Forget about perfection
Your data (information) is a set of free-flowing, dynamic instructions about how business (or whatever) is understood. It will never be perfect. In fact, you don’t want it to be; if it’s perfect (which, again, is impossible) there’s no room for improvement or self-reflection. What’s more, it will lack creative impulse: you don’t think freely if something is ‘perfect’ and done.
Data is fluid
The goal should be to bring the certification/governance process *to* the data. If you must wait, collect, meet, agree and on and on, there is a critical piece missing: data should be certified from what it produces (or its many derivations). How does this work? How can you certify a csv file? Simple: Alert, Integrate and Monitor your Analytics Infrastructure.
Essentially, if nothing is created from the data, why would there be a need to certify it? Once something is created, then you relentlessly certify, in flight, what is being produced. It’s a sort of fact-checking, data-alerting mechanism that’s completely possible with the right framework. Which leads to the next point…

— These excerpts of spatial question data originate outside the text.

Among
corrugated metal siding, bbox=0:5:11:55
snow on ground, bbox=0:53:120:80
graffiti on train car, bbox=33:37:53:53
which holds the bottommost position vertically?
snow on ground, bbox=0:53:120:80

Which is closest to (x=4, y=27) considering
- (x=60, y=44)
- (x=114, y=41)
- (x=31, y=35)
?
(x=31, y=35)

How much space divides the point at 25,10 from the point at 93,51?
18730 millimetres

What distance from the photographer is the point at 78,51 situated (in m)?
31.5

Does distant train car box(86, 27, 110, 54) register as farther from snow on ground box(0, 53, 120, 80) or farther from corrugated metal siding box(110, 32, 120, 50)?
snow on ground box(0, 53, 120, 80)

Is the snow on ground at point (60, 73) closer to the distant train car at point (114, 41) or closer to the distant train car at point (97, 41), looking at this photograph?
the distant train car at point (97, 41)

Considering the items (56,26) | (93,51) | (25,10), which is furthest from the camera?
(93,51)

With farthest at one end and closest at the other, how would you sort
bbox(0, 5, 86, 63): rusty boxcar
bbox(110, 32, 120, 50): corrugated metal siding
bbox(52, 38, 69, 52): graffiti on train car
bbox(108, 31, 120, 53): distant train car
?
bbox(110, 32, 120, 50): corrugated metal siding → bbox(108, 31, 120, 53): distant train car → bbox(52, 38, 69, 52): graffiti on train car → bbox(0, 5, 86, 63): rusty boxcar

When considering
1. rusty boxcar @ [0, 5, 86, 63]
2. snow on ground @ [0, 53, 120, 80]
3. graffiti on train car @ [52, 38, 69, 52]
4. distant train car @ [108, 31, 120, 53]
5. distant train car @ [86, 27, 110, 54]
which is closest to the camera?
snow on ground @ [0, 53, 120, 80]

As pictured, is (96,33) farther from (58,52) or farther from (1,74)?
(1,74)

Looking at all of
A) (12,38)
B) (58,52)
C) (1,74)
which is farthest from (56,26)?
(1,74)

Collect data about patterns of usage
If you’re not analyzing usage patterns, you’re missing valuable data. With all analytics, there are reasons for why (1) a specific set of data is selected and (2) what the user is attempting to do with the data. You can easily keep this metadata in AWS S3 (with a good lifecycle policy) or store for potential later use somewhere else. The point is that if you aren’t understanding *why* then you are only seeing one side of the coin.
Keep everything and then figure out what to do with it and then how to certify it.